In Simpson v. Simpson ,680 So.2d 1085 (Fla. 4th DCA 1996), the 4th DCA reviewed a case similar to Gingola. Appellant argued that the Gingola formula was unfair in that it didn’t take into account adequately that the child support obligations of the parties stemming from a split primary residence situation were more than the amount for the combined children. The trial court agreed and created a different formula using the guidelines for the number of children with each party rather than the combined children. Appellant argued that the formula used by the trial court was irrational since you got to a different result depending on which parent’s support was first calculated.
The majority opinion affirmed the trial court’s resolution of the child support issue through the creation of its own formula, and resisted the suggestion presented in the dissent to adopt a revised formula saying:
In reviewing this final judgment of dissolution, we affirm both the provision requiring the father to pay $788 per month in child support for those children residing with the mother, and the corresponding provision requiring the mother to pay $339 per month in child support for the child residing with the father.
We conclude that the child support guidelines do not speak to the circumstance in which 3 children are split between their parents, who have nearly comparable incomes. If the guidelines do not cover this circumstance, as both parties and the dissent seem to agree, we think it impossible to contend that there has been an unwarranted deviation from them. See § 61.30, Fla. Stat. (1995). A trial judge cannot logically be accused of deviating from a standard that by its own terms does not purport to apply to the facts. We thus recur to the rule of discretion that governs dissolution of marriage cases. See, Canakaris v. Canakaris, 382 So. 2d 1197 (Fla. 1980)....

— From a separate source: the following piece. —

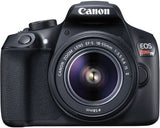 Canon EOS Rebel T6 EF-S 18-55mm + EF 75-300mm Double Zoom Kit - 1159C008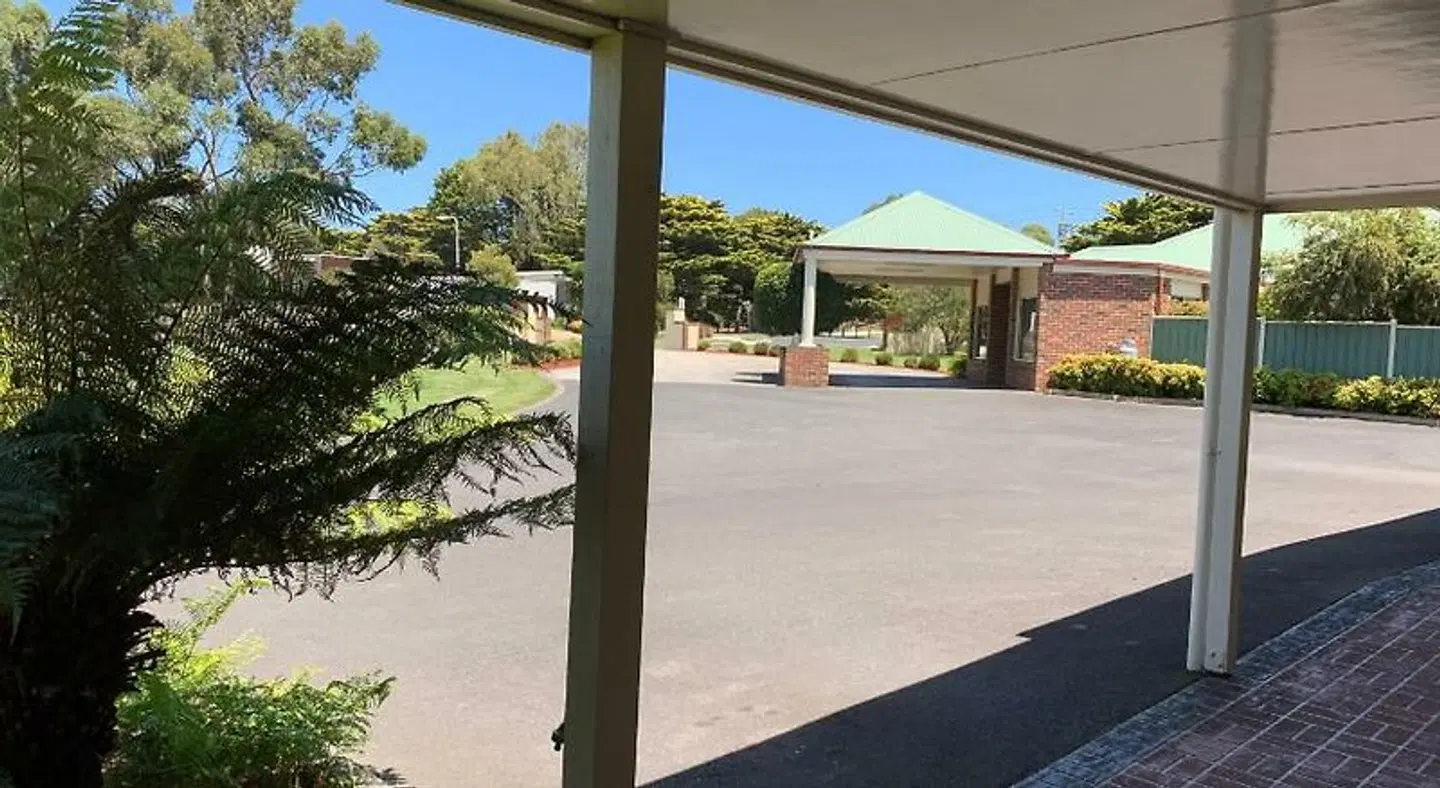 Arthur Phillip Motor Inn Terrasse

On the other hand, if the trial judge had employed the dissent's suggested method, we would not find its usage an abuse of discretion. A trial judge would certainly be free to apply the suggested method when the judge finds the circumstances appropriate to do so. (Emphasis added).Unless it is adopted by the legislature as part of section 61.30, however, we are unable to agree with the dissent that it is the exclusive method available to the judge who is faced with separating the custody of 3 children between 2 parents with roughly equivalent income.

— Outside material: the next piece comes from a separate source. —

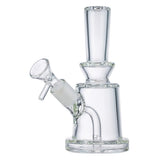 (WATER PIPE) 6" CLEAR HEAVY PIPE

There is still no statute on split custody cases and case by case analysis by needs and abilities analysis or one of the approved formulas continues in this type of matter.
However, as noted above the Legislature codified a formula approach for cases where the children spend a substantial period of time with each parent. If your case meets this definition the formula will provide the probable answer. But if you are close but not 40% or there are differing arrangements for different children or if you the primary is split and some children are in a substantial time share arrangement and others are not case by case analysis by needs and abilities analysis appears to still be the formula for determining how much, if any, child support should be paid by one parent to another. Remember parents pay child support out directly for their children and through the other parent and both contributions must be considered in reaching the proper amount.